Human AXL HEK293 Overexpression Lysate: Usage Guide

Preparation Method
Cell lysate was prepared by homogenization of the over-expressed cells in ice-cold modified RIPA Lysis Buffer with cocktail of protease inhibitors (Sigma). Cell debris was removed by centrifugation. Protein concentration was determined by Bradford assay (Bio-Rad protein assay, Microplate Standard assay). The cell lysate was boiled for 5 min in 1 x SDS loading buffer (50 mM Tris-HCl pH 6.8, 12.5% glycerol, 1% sodium dodecylsulfate, 0.01% bromophenol blue) containing 5% b-mercaptoethanol, and lyophilized.
Lysis Buffer
Modified RIPA Lysis Buffer: 50 mM Tris-HCl pH 7.4, 150 mM NaCl, 1mM EDTA, 1% Triton X-100, 0.1% SDS, 1% Sodium deoxycholate, 1mM PMSF.
Recommend Usage
1.  Centrifuge the tube for a few seconds and ensure the pellet at the bottom of the tube. 2.  Re-dissolve the pellet using 200μL pure water and boil for 2-5 min.
Sample Buffer
1 X Sample Buffer (1 X modified RIPA buffer+1 X SDS loading buffer).
Stability & Storage
Store at 4℃ for up to twelve months from date of receipt. After re-dissolution, aliquot and store at -80℃ for up to twelve months. Avoid repeated freeze-thaw cycles.
Application
Western Blot (WB)
Optimal dilutions/concentrations should be determined by the end user.

Human AXL HEK293 Overexpression Lysate: Alternative Names

Human ARK Overexpression Lysate; Human JTK11 Overexpression Lysate; Human Tyro7 Overexpression Lysate; Human UFO Overexpression Lysate

AXL Background Information

Axl receptor tyrosine kinase, together with Tyro3 and Mer, constitute the TAM family of receptor tyrosine kinases. In the nervous system, Axl and its ligand Growth-arrest-specific protein 6 (Gas6) are expressed on multiple cell types. Axl functions in dampening the immune response, regulating cytokine secretion, clearing apoptotic cells and debris, and maintaining cell survival. Axl is upregulated in various disease states, such as in the cuprizone toxicity-induced model of demyelination and in multiple sclerosis (MS) lesions, suggesting that it plays a role in disease pathogenesis. Axl expression correlates with poor prognosis in several cancers. Axl mediates multiple oncogenic phenotypes and activation of these RTKs constitutes a mechanism of chemoresistance in a variety of solid tumors. Axl contributes to cell survival, migration, invasion, metastasis and chemosensitivity justify further investigation of Axl as novel therapeutic targets in cancer. The receptor tyrosine kinase AXL is thought to play a role in metastasis. The soluble AXL receptor as a therapeutic candidate agent for treatment of metastatic ovarian cancer. GAS6/AXL targeting as an effective strategy for inhibition of metastatic tumor progression in vivo.
———
» **What is needed**:
Pick up the AXL overexpression lysate product sheet after its last sentence and continue it.

» **Dataset content**:
———
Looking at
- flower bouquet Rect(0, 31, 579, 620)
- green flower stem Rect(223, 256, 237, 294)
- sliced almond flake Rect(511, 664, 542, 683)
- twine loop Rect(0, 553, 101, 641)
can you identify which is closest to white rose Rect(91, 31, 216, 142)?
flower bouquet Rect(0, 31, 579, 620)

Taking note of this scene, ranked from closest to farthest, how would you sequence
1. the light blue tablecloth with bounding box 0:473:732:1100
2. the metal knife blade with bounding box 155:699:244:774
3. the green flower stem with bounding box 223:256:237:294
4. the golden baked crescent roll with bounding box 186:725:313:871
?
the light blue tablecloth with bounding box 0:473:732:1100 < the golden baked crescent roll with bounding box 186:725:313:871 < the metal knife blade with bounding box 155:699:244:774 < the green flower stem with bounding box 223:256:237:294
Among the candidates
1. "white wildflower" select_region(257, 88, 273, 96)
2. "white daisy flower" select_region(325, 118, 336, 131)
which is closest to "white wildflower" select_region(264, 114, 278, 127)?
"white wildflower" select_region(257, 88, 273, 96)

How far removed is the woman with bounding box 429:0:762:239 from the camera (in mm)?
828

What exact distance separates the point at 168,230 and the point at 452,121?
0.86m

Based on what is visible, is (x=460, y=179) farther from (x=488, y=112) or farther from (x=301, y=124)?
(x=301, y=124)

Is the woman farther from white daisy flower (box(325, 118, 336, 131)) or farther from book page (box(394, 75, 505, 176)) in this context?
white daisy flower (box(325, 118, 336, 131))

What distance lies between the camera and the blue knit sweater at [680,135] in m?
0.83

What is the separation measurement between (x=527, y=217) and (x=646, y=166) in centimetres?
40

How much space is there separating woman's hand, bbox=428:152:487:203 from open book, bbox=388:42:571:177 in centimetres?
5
———
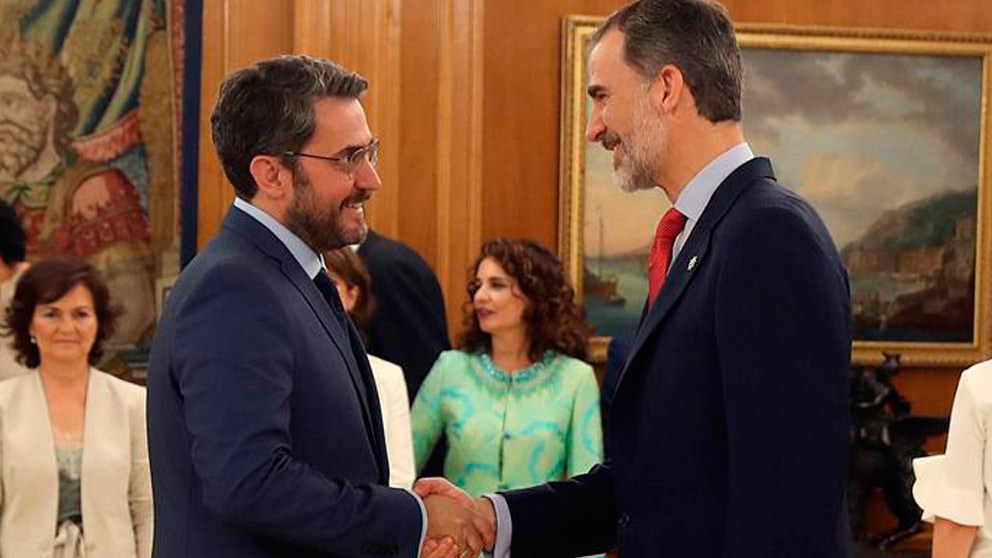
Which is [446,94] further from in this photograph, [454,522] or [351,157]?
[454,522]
———
» **Answer to the exercise**:
Full Name
AXL receptor tyrosine kinase
References
  • Weinger JG, et al. (2011) Loss of the receptor tyrosine kinase Axl leads to enhanced inflammation in the CNS and delayed removal of myelin debris during Experimental Autoimmune Encephalomyelitis. J Neuroinflammation. 8: 49.
  • Linger RM, et al. (2010) Taking aim at Mer and Axl receptor tyrosine kinases as novel therapeutic targets in solid tumors. Expert Opin Ther Targets. 14(10): 1073-90.
  • Cavet ME, et al. (2010) Gas6-Axl pathway: the role of redox-dependent association of Axl with nonmuscle myosin IIB. Hypertension. 56(1): 105-11.
  • Rankin EB, et al. (2010) AXL is an essential factor and therapeutic target for metastatic ovarian cancer. Cancer Res. 70(19): 7570-9.